While visible imagers are made in the hundreds of billions of units per year due to use of silicon CMOS and favorable wafer-economics, SWIR devices have constrained production volumes due to small wafer formats with relatively exotic production methods. This has resulted in expensive end products and limited deployment. Industrial desire to deeply integrate machine vision with SWIR capability into manufacturing is driving unprecedented demand for higher volume SWIR products. Iris Light’s NanoBLACK™ platform is engineered to address exactly that gap. By enabling wafer-scale integration of SWIR imaging materials directly onto silicon wafers, we make it possible to manufacture SWIR-on-Si sensors, unlocking high-volume manufacturing and enabling new capabilities and markets for SWIR imagers.
Black phosphorus (BP) is a unique semiconductor material made of pure, monoelemental phosphorus. BP possesses a widely tunable direct bandgap ranging from the visible to the mid-infrared (0.3 eV to 2 eV). These various wavelength ranges are accessed by engineering the bulk crystal into two-dimensional (2D) nanosheets known as phosphorene. In contrast, many other 2D semiconductor materials are limited in their spectral window due to indirect bandgaps beyond few-atomic layers. State of the art lasers, LEDS, and photodetectors typically require direct bandgaps to achieve the highest levels of performance.

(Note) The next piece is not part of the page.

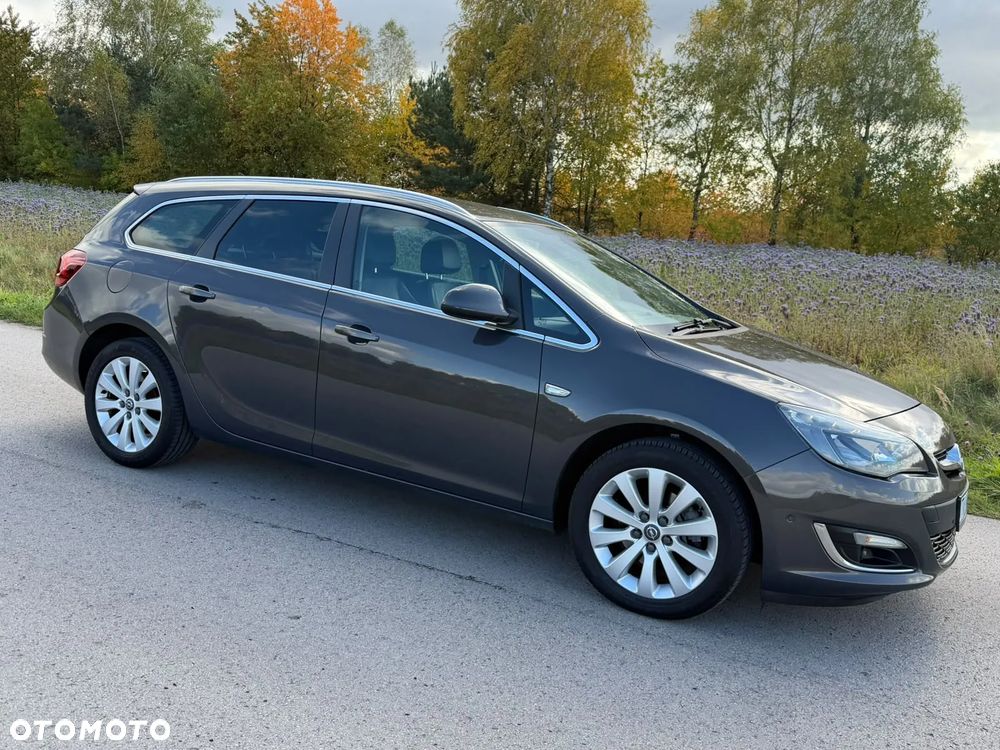 Opel Astra 1.6 D (CDTI) Start/Stop Innovation - 19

Iris Light has developed our NanoBLACK™ active photonic nanomaterials to pioneer a new paradigm for integrating direct gap opto-electronic devices into large-scale silicon wafer manufacturing.

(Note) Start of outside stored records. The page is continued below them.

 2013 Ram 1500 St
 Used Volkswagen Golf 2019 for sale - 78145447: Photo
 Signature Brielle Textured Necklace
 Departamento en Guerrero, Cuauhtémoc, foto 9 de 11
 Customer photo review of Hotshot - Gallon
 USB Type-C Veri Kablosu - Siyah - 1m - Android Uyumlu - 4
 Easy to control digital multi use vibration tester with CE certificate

If left in ambient without encapsulation, black phosphorus is reactive. However, the same is true of traditional opto-electronic semiconductor materials such as GaAs and InP. In practice, these materials are processed in controlled environments and hermetically packaged. Iris Light incorporates many of these well established techniques to process our nanomaterials, resulting in high-quality devices.